Stem cells are powerful undifferentiated cells that are able to both regenerate themselves and differentiate into different mature cell types, such as lung cells or liver cells. The ability to edit stem cell genomes is useful for both understanding stem cells at a fundamental level as well as for practical and therapeutic purposes, such as regenerative medicine. However, there is a current lack of tools available for targeting these cells in a specific and efficient way. Our proposal is to utilize a genetic scissor, which has the ability to target specific sites in the genome, and an engineered delivery vehicle, to site-specifically alter genes of interest in stem cells. This would enable us to correct genetic mutations or deficiencies at known and targeted points in the stem cell genome, which is much more efficient and safer than current methods, which involve random insertion. The random placement of a gene into the stem cell genome could potentially disrupt the production of necessary cellular proteins, which could result in death of the stem cell, or even lead to the development of a cancerous stem cell. Thus, targeting DNA to a specific site has an important advantage over random gene insertion and should be developed and studied further. The success of this proposal has many implications. The methods developed can be used correct inherited genetic diseases such as severe combined immunity disorder (SCID) and sickle cell anemia (SCA) in a safe and efficient way. They can also be used in cell transplantation therapies for diseases such as diabetes, Parkinson’s disease, and cardiovascular diseases. Besides these practical applications, the techniques developed can also be used to qualitatively and quantitatively study the molecular mechanisms of stem cells.

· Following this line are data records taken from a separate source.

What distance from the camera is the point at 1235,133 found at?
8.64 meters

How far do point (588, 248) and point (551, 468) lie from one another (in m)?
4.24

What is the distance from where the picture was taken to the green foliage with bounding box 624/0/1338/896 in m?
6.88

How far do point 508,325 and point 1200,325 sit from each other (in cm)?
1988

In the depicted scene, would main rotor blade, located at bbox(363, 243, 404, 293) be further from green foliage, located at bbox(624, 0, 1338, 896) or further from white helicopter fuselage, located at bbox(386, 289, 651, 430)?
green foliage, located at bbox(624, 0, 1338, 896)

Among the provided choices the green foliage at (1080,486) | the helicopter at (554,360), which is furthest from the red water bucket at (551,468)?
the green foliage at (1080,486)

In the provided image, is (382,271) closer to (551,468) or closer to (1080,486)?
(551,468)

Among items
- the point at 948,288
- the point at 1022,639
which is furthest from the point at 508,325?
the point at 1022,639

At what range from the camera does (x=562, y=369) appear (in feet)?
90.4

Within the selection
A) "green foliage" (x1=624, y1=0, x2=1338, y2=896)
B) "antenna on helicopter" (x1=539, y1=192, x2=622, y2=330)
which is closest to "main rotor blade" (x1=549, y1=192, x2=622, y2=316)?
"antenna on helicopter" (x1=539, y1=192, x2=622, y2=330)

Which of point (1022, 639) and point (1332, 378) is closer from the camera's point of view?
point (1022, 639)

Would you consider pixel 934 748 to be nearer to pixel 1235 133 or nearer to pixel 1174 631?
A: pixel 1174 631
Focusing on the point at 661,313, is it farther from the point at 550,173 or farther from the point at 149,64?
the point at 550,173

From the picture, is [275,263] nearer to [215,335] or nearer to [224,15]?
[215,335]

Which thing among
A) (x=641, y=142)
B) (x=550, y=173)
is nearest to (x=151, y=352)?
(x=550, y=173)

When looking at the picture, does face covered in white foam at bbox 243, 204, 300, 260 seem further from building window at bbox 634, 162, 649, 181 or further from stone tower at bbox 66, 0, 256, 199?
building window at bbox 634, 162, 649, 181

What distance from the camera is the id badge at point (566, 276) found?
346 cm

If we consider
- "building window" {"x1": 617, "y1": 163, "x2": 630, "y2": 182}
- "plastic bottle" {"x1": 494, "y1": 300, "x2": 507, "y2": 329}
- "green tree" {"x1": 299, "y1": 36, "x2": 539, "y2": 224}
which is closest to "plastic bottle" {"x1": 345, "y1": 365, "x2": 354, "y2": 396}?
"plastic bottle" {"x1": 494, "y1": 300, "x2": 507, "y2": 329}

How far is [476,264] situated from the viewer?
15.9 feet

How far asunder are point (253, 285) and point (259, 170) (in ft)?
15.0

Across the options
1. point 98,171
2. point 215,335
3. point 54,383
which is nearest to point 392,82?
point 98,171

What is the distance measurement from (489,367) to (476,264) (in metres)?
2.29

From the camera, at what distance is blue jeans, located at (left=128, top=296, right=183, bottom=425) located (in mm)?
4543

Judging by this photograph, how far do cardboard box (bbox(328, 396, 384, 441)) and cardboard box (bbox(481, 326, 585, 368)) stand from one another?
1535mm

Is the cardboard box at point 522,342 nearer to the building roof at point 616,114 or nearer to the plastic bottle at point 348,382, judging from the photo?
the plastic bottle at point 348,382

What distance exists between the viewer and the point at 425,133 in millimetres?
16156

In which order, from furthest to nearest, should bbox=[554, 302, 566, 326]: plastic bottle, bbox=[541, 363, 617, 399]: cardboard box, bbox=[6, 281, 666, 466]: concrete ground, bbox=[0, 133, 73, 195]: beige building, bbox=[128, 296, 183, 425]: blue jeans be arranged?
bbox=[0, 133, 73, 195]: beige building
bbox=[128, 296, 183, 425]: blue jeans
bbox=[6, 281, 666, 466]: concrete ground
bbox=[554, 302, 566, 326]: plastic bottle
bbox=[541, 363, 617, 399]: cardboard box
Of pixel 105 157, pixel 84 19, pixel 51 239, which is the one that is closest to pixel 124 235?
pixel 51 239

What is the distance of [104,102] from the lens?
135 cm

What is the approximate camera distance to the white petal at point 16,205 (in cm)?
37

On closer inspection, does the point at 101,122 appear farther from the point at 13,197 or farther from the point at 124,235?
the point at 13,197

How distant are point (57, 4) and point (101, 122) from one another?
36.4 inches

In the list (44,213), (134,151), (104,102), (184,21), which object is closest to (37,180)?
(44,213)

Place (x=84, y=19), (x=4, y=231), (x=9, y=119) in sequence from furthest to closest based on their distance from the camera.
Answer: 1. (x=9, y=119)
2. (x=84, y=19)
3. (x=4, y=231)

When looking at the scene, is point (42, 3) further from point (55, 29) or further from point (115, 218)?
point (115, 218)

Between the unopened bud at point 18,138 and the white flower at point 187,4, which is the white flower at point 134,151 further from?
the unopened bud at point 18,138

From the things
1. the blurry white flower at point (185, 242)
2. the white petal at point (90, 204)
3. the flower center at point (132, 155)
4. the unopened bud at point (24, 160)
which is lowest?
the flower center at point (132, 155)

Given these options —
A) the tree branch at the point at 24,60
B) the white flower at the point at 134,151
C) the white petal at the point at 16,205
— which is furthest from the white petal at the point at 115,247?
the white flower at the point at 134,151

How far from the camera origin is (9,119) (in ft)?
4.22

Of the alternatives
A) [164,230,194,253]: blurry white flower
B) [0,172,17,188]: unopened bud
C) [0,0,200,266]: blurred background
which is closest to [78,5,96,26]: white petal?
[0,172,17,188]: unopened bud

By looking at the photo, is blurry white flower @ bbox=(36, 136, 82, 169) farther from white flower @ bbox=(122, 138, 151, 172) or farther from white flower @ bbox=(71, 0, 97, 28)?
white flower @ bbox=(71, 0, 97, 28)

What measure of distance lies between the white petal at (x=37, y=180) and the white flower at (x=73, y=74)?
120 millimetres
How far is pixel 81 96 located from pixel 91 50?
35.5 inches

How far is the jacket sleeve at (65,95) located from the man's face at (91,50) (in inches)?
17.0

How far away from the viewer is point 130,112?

We propose to develop a novel and general technology capable of rationally and precisely manipulating the genome of human stem cells (both human embryonic stem cells and induced pluripotent stem cells). This gene targeting tool will provide a unique opportunity to advance our understanding of the role that genetic factors play in controlling the pluripotency and lineage differentiation of human stem cells. This proposal will significantly improve our ability to qualitatively and quantitatively study the molecular regulators in stem cells. The establishment of such a tool in California will enable California to become a world leader in many aspects of stem cell research. In fact, we are determined, in the future, to establish a core facility in California, to help disseminate the technology derived from this study to California stem cell researchers for solving their own challenging problems. This study provides a new approach to safely and efficiently correct the inherited genetic mutations in stem cells that cause many devastating diseases such as severe combined immunity disorder (SCID) and sickle cell anemia (SCA); significant numbers of Californians are afflicted by these types of diseases. This study would also allow us to identify robust conditions to direct the differentiation of pluripotent stem cells to tissue-specific cells, which will benefit many people of California who need cell transplantation therapies for the treatment of diabetes, Parkinson’s disease, cardiovascular disease, etc. This new technology can also be employed to genetically modify stem cells for modeling various human diseases, by which new therapies and drugs may be discovered. These new therapies and drugs will not only benefit many individuals in California who bear the corresponding diseases, but they will also inspire and fuel California’s biotech industry and benefit general Californians economically.
The goal of the proposed study is to develop a method for genetic modification of human embryonic stem cells (hESC) with high precision and efficiency. The approach involves development of a baculoviral vector (BV) system, which can accommodate large DNA inserts, together with specifically engineered zinc-finger nucleases (ZFN) that can stimulate site-specific DNA integrations. In a first aim, conditions will be optimized for using BV-mediated DNA delivery to target the CCR5 locus in hESC. In a second aim, a ZFN capable of targeting the Oct-4 locus will be designed, using a novel display technique. In aim 3, the applicants will use the developed tools to create an Oct4 reporter hESC line.
The proposed research could have an important impact on stem cell research. The ability to genetically manipulate hESC by delivering large genomic fragments to specific genetic loci would be a significant advancement that could facilitate marking genes or making precise changes in stem cell genomes. This will aid the study of molecular regulation of stem cell differentiation and facilitate the development of hESC-based disease models. The approach could also enable the generation of genetically corrected patient-specific induced pluripotent (iPS) cells from patients with genetic disorders.
Reviewers found the rationale for the proposed study to be solid and compelling. Research plans were appropriately supported by previous work in the investigators’ labs. Reviewers judged the aims as straightforward, proposed experiments well described, and alternative strategies outlined clearly. Very convincing preliminary data supported feasibility of the approach. Although the project was viewed as ambitious and somewhat risky, reviewers felt that the potential benefits as well as the solid investigative plan portend good prospects for success. One minor criticism related to the choice of Oct4 as a reporter locus, as such a reporter hESC line already exists. Furthermore, an attempt should have been made to explore the strength of the BV delivery system, its capacity to deliver large DNA fragments.
The applicant is a productive scientist with expertise in viral vector technology and polymer chemistry, and the co-investigator brings key expertise with the novel display technology to the project. The assembled research team appears substantial and well qualified to carry out the proposed investigation.
Overall, this is a well-designed proposal for creating a valuable new tool for stem cell research. Reviewers were enthusiastic about the approach and its likelihood for success.